II. Il est statué à nouveau comme il suit :
I. Rejette les conclusions prises par W.________ à l’encontre
de P..
Il. Rejette les conclusions prises par la C. à
l’encontre de P.________.
-
25 -
III. Dit qu'W.________ versera à P.________ le montant de 4'000
fr. (quatre mille francs) à titre de dépens.
IV. Fixe l’indemnité d’office de Me Isabelle Jaques, conseil
d’office d’W., à 6'010 fr. 15 (six mille dix francs et
quinze centimes), débours et TVA compris.
V. Dit que la bénéficiaire de l’assistance judiciaire est, dans
la mesure de l’article 123 CPC, tenue au remboursement
de l’indemnité du conseil d’office, mise à la charge de
l’Etat.
VI. Dit que le présent jugement est rendu sans frais.
VII. Rejette toutes autres ou plus amples conclusions.
III. W. versera à P.________ le montant de 2'000 fr. (deux
mille francs) à titre de dépens de deuxième instance.
IV. L’indemnité d’office de Me Isabelle Jaques, conseil d’office
d’W.________, est fixée à 1'697 fr. (mille six cent nonante-sept
francs), débours et TVA compris.
V. La bénéficiaire de l’assistance judiciaire est, dans la mesure de
l’article 123 CPC, tenue au remboursement de l’indemnité du
conseil d’office, mise à la charge de I’Etat.
VI. L'arrêt est rendu sans frais judiciaires de deuxième instance.

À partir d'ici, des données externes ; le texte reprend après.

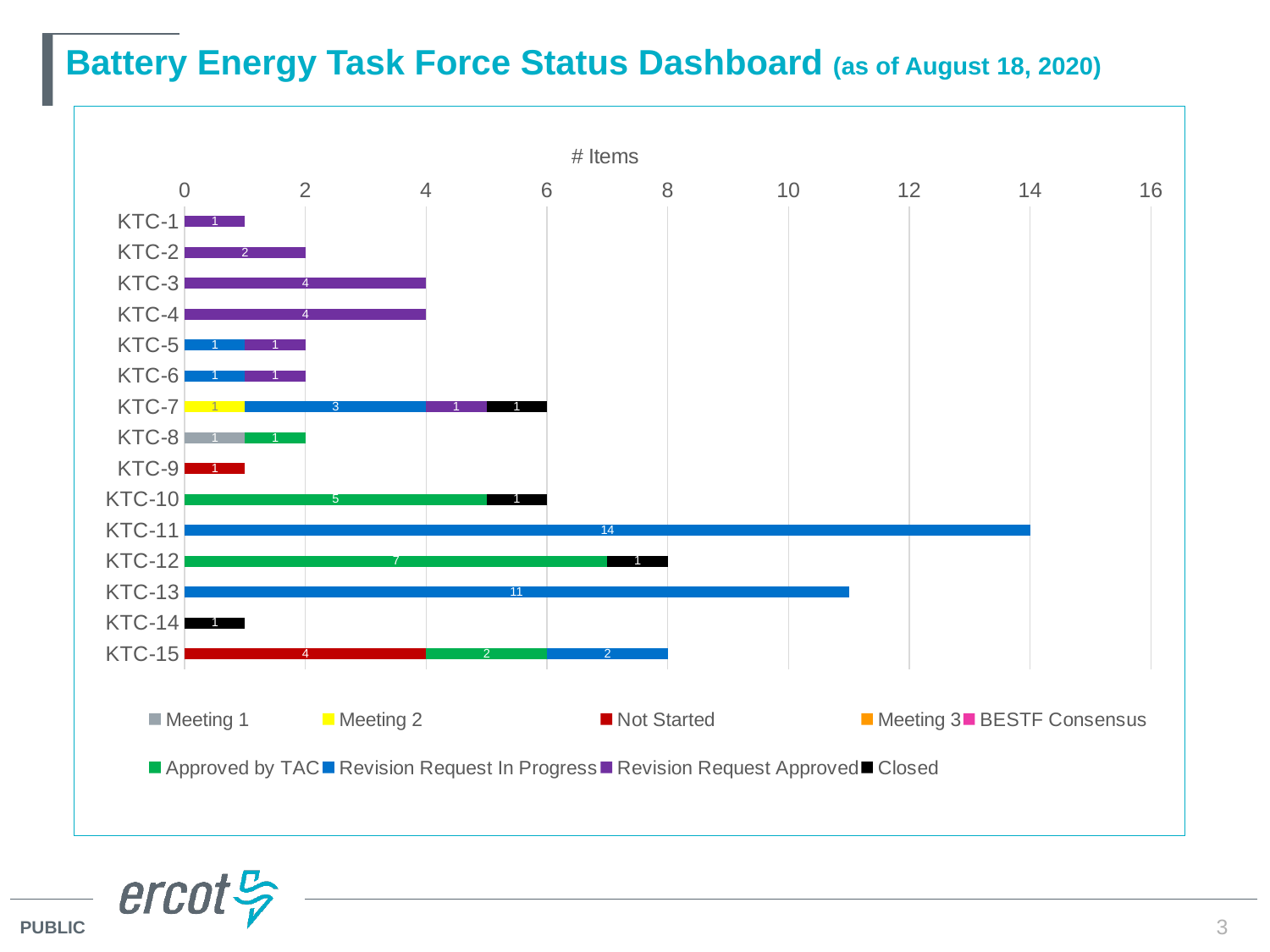
What is the total number of items for KTC-15? 8 What is the Revision Request In Progress value for KTC-13? 11 What is the Revision Request In Progress value for KTC-11? 14 Which KTC has the longest total bar? KTC-11 What is the title of the horizontal axis? # Items What kind of chart is shown on the slide? Stacked bar chart What is the difference between the Revision Request In Progress values for KTC-11 and KTC-13? 3 What is the Approved by TAC value for KTC-12? 7 What is the Not Started value for KTC-15? 4 How many KTC categories are plotted on the chart? 15 What is the total number of items for KTC-7? 6 How many series does the legend list? 9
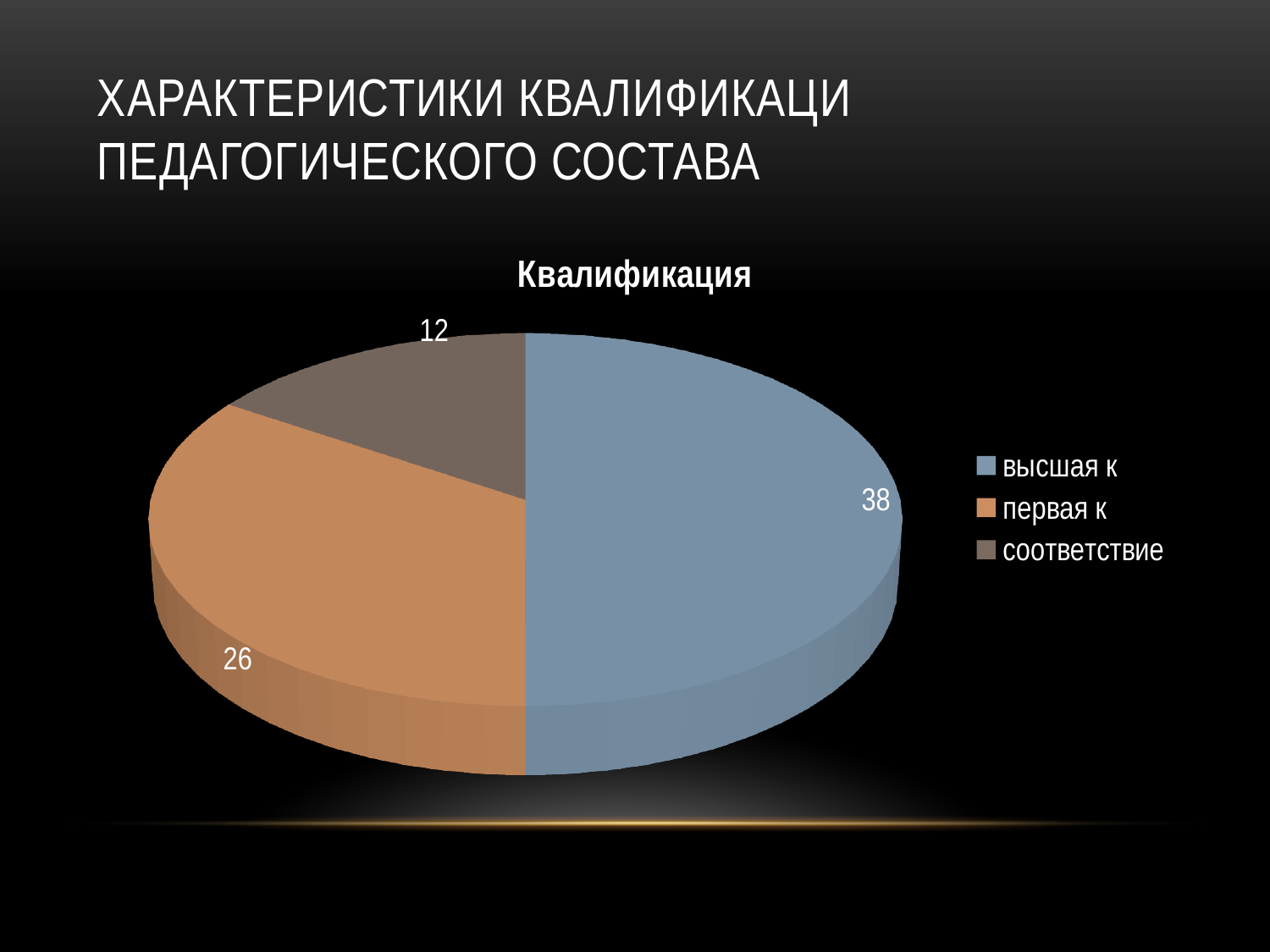
What share of the pie does высшая к represent? 50% What type of chart is shown on the slide? pie chart Which is larger, the value for первая к or the value for соответствие? первая к Which category has the smallest slice? соответствие How many categories does the legend list? 3 What is the title of the chart? Квалификация What is the value for высшая к? 38 What is the difference between the values for высшая к and первая к? 12 Which category has the largest slice? высшая к What is the value for соответствие? 12 What is the value for первая к? 26 What is the difference between the values for первая к and соответствие? 14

VII. L’arrêt motivé est exécutoire.
Le président : La greffière :
-
26 -
Du 30 décembre 2014
Le dispositif de l'arrêt qui précède est communiqué par écrit
aux intéressés.
La greffière :
Du
L'arrêt qui précède, dont la rédaction a été approuvée à huis
clos, est notifié en expédition complète, par l'envoi de photocopies, à :
-Me Yvan Henzer (pour P.),
-Me Isabelle Jaques (pour W.),
-la C.________.
La Cour d’appel civile considère que la valeur litigieuse est
supérieure à 15'000 francs.
Le présent arrêt peut faire l'objet d'un recours en matière
civile devant le Tribunal fédéral au sens des art. 72 ss LTF (loi du 17 juin
2005 sur le Tribunal fédéral, RS 173.110), cas échéant d'un recours
constitutionnel subsidiaire au sens des art. 113 ss LTF. Dans les affaires
pécuniaires, le recours en matière civile n'est recevable que si la valeur
litigieuse s'élève au moins à 15'000 fr. en matière de droit du travail et de
droit du bail à loyer, à 30'000 fr. dans les autres cas, à moins que la
contestation ne soulève une question juridique de principe (art. 74 LTF).
Ces recours doivent être déposés devant le Tribunal fédéral dans les
trente jours qui suivent la présente notification (art. 100 al. 1 LTF).
-
27 -
Cet arrêt est communiqué, par l'envoi de photocopies, à :
-
Tribunal de Prud'hommes de l'arrondissement de Lausanne.